DOCUMENT TEXT:

★ ★ ★ ★

I would like to ask the community for a reference on the following subject: is there some thing as an equivalence between the definitions of Uniform Visibility manifolds and Gromov $\delta$-hyperbolic manifolds? Or even an implication. By visibility I mean:
A Riemannian manifold $(M,g)$ with riemannian distance $d$ is said to be a visibility manifold if given $p\in M$ and $\varepsilon>0$ there exists $r=r(p,\varepsilon)>0$ with this property: if $\sigma:[a,b]\longrightarrow M$ is a geodesic segment such that $d(p,\sigma)\geqslant r$, then $\sphericalangle_p(\sigma(a),\sigma(b))\leqslant\varepsilon$, where $\sphericalangle_p(\sigma(a),\sigma(b))$ is the angle between the tangent vectors of the minimizing geodesics joining $p$ to $\sigma(a)$ and to $\sigma(b)$.
The manifold is said to be uniform visibility manifold if $r$ doesn't depend on $p$.
I already know, based on the work of Morse, that the $\delta$-hyperbolic condition implies some sort of shadowind property of quasi-geodesics. Also, based on the work of Bonk, we see that the shadowing property implies $\delta$-hyperbolicity (Bonk, M.: Quasi-geodesic segments and Gromov Hyperbolic Spaces). I'm trying to understand the relation (if there exists some) between visibility, Gromov hyperbolicity and the shadowing property.
Thanks in advance.

★ ★ ★ ★

EXERCISE TASKS:
**1)** Duplicate the passage of the post about visibility manifolds starting at "I would like" and ending at "and to $\sigma(b)$.".
**2)** Translate this sentence from the post about visibility manifolds into Spanish: "I'm trying to understand the relation (if there exists some) between visibility, Gromov hyperbolicity and the shadowing property."

DATA SHOWN:
★ ★ ★ ★

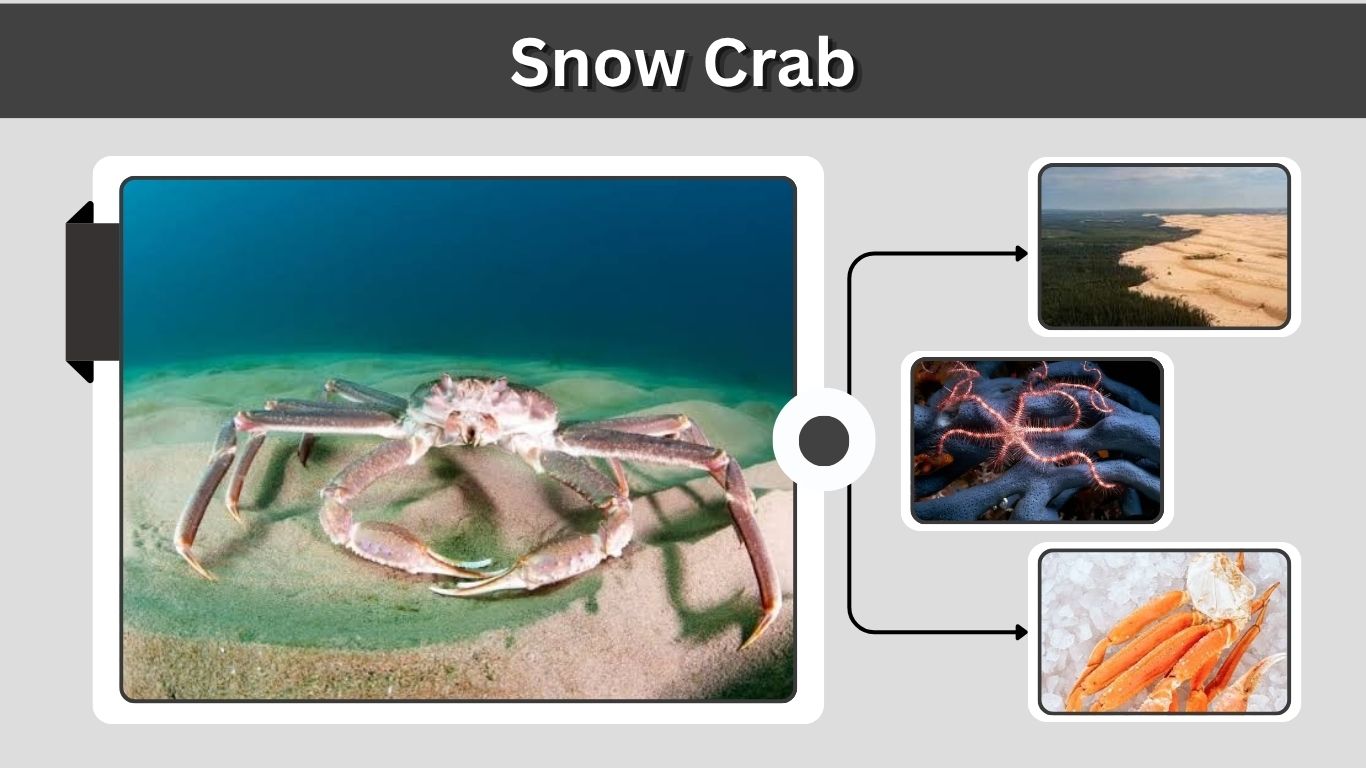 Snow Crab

★ ★ ★ ★

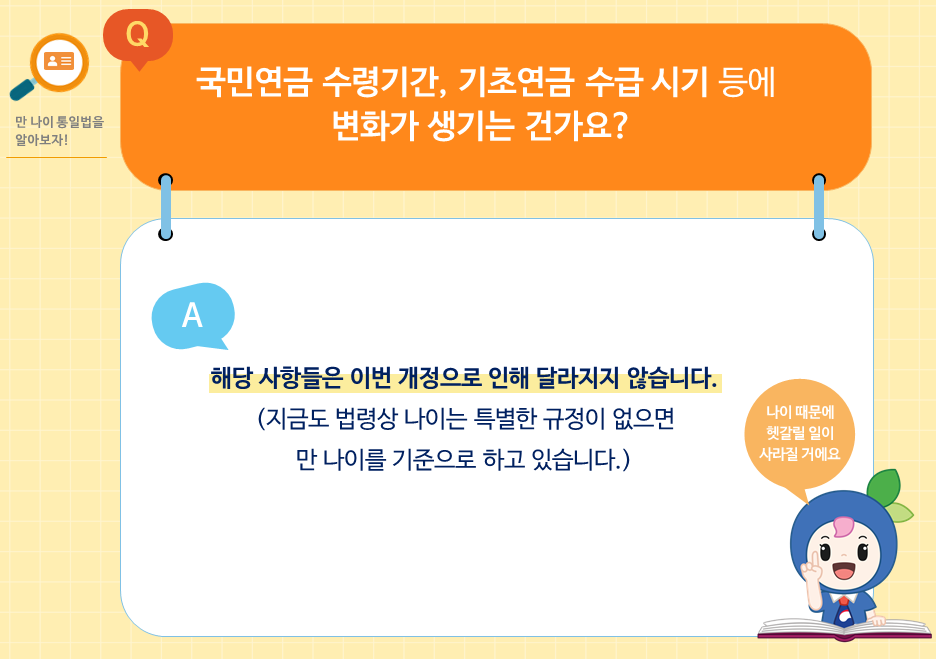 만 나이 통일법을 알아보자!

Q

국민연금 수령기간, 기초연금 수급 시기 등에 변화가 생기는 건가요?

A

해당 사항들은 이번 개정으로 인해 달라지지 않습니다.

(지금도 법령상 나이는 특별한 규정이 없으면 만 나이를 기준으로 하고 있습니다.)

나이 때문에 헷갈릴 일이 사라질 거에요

★ ★ ★ ★

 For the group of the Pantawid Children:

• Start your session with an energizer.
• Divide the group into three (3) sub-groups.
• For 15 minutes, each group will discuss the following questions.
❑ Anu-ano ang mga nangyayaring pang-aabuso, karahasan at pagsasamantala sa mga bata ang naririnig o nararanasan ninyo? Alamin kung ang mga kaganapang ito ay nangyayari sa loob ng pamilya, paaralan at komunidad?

★ ★ ★ ★

ANSWERS TO THE EXERCISES:
**1)**
I would like to ask the community for a reference on the following subject: is there some thing as an equivalence between the definitions of Uniform Visibility manifolds and Gromov $\delta$-hyperbolic manifolds? Or even an implication. By visibility I mean:
A Riemannian manifold $(M,g)$ with riemannian distance $d$ is said to be a visibility manifold if given $p\in M$ and $\varepsilon>0$ there exists $r=r(p,\varepsilon)>0$ with this property: if $\sigma:[a,b]\longrightarrow M$ is a geodesic segment such that $d(p,\sigma)\geqslant r$, then $\sphericalangle_p(\sigma(a),\sigma(b))\leqslant\varepsilon$, where $\sphericalangle_p(\sigma(a),\sigma(b))$ is the angle between the tangent vectors of the minimizing geodesics joining $p$ to $\sigma(a)$ and to $\sigma(b)$.

**2)** Estoy tratando de entender la relación (si es que existe alguna) entre la visibilidad, la hiperbolicidad de Gromov y la propiedad de sombreado.